I’m having more trouble with that this year. This Memorial Day I am feeling a bit gut-punched. Oil is fouling the Gulf Coast. Corporations are running my government, spending my hard-earned money with the bail-out funds and choosing what my healthcare will or will not be. One of my sons is somewhere in Afghanistan serving with the US Army and not speaking to me because he believes my priorities are disordered as I advocate for peace and healthcare justice here at home. 

My other kids and grandkids are spread out all over the country from Michigan to Colorado to California, and we don’t have summer barbecues together or stand on the curb to watch parades go by. We chat by text message when there is an emergency or the occasional obligatory holiday call. It’s an odd long distance, high-tech sort of family unit that my dad would have trouble understanding. But many American families deal with these sorts of relationships.

This Memorial Day I find myself wondering what makes me think I can change even one tiny piece of the national scene in the United States where the big-money interests control so much that we face leaving our kids and grandkids a planet in far worse shape than we found it, a nation less just and less stable than we found it, states and cities more dangerous and run down than when we were children and neighborhoods left with little sense of neighborhood at all. We work harder for less, and most of the people I see seem generally pretty unhappy unless they find a way to medicate away reality.
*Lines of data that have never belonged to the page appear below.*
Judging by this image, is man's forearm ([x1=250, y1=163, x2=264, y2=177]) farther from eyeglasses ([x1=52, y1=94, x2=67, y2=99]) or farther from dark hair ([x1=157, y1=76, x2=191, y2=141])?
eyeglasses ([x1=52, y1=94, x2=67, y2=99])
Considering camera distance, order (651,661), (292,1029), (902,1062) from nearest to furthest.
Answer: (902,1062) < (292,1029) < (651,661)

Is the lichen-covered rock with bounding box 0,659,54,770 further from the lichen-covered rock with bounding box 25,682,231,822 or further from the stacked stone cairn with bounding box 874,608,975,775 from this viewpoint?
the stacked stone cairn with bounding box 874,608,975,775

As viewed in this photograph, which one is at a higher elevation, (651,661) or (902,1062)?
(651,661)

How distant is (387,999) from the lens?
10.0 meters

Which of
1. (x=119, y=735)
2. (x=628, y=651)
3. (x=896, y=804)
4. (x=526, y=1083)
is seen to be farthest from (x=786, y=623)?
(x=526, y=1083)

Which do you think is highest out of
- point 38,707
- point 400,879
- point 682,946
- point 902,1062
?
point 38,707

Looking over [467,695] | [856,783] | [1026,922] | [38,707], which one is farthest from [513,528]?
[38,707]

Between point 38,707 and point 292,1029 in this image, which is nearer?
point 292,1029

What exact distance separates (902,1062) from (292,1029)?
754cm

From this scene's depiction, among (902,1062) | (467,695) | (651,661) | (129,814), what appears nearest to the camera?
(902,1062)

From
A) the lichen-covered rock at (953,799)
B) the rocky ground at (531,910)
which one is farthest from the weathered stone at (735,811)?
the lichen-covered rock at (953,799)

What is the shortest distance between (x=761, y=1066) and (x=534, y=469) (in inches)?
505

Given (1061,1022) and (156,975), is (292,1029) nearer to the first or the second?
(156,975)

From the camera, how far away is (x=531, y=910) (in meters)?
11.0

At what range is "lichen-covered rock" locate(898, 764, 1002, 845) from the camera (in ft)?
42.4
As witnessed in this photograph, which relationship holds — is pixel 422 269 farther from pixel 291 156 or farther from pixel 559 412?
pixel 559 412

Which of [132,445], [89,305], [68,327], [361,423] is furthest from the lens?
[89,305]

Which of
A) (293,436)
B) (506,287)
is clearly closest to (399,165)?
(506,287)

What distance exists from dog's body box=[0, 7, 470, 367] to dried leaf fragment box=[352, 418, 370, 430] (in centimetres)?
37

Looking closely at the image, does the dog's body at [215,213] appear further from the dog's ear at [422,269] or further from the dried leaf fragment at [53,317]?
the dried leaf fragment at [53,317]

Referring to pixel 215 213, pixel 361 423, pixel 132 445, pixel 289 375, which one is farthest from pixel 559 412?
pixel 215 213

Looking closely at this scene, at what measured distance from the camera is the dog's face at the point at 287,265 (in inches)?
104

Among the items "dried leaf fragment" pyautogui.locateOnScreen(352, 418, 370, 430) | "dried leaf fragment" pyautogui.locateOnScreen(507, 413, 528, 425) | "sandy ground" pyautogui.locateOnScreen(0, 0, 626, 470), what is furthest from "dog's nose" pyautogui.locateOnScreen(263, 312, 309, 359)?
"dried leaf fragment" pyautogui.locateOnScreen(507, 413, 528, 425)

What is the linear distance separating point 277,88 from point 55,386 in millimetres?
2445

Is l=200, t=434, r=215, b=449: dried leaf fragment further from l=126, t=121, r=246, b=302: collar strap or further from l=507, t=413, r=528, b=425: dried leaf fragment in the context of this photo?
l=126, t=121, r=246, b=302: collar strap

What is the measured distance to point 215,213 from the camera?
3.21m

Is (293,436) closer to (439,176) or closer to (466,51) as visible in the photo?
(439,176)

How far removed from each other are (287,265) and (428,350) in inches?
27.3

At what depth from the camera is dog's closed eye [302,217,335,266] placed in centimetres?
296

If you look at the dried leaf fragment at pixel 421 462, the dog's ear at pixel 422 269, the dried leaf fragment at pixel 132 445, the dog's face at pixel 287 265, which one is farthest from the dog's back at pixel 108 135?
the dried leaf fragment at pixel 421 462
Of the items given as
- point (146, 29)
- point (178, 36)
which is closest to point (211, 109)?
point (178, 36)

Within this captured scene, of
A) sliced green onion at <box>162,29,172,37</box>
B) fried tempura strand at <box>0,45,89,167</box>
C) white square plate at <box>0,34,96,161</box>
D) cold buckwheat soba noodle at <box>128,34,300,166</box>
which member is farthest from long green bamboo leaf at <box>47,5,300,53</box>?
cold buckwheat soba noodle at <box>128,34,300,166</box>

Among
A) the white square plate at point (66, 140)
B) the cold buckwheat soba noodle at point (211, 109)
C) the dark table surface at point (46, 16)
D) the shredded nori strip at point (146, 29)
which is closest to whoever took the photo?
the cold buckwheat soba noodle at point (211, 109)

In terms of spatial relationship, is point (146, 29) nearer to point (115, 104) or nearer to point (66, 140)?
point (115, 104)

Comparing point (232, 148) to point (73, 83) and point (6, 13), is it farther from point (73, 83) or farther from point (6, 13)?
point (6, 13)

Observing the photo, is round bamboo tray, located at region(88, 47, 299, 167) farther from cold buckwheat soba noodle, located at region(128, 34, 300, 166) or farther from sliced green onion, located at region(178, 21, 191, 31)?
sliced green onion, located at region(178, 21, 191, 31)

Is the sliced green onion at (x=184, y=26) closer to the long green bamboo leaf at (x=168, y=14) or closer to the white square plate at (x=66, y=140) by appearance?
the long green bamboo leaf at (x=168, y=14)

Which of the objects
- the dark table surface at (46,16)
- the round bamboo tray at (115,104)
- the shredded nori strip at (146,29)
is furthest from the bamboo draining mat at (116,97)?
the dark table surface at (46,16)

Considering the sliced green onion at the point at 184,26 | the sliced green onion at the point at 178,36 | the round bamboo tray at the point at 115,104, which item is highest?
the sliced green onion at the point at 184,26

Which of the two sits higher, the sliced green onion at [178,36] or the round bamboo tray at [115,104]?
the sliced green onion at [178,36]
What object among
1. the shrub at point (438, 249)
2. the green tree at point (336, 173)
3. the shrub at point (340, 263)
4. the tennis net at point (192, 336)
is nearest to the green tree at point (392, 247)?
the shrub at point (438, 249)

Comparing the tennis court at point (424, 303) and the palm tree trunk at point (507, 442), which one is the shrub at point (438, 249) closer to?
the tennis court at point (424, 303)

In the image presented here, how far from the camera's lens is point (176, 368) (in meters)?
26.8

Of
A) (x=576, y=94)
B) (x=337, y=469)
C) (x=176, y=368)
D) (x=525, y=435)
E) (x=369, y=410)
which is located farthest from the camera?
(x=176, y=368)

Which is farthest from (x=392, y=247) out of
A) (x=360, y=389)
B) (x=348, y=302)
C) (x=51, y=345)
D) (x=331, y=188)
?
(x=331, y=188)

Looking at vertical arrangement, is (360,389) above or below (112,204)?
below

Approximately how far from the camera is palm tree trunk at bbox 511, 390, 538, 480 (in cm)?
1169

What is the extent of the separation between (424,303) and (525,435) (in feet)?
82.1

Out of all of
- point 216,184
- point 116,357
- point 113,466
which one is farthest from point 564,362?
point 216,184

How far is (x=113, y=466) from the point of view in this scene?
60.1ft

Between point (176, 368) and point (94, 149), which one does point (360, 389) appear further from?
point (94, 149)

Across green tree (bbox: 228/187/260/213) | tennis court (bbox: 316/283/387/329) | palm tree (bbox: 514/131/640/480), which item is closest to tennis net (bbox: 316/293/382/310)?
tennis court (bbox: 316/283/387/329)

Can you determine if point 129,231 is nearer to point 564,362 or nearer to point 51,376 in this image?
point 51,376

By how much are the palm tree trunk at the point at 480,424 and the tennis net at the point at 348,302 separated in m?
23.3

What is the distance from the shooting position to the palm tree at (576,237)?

Is it too late? Are we too far gone? Am I foolish to believe we can still change the course with enough courage and passion and hard work and by making better connections with one another? Or is my view tainted by my experience as one who lost all to the greedy healthcare system and who has had to claw her way out of the damage? Am I wrong to think we can still care enough about one another and our world to change the course?

Memorial Day 2010. So far away from what used to be reality and way too close to realities I often feel powerless to change. Maybe my dad knew this whole exercise in citizenship and loving one’s country would not be an easy one but that a simple act of remembrance of all those who lost their lives in the struggle so we all could fight on would be an anchor of sanity when things seemed so out of control.

My hand is over my heart, Dad. I’m trying. Happy Memorial Day.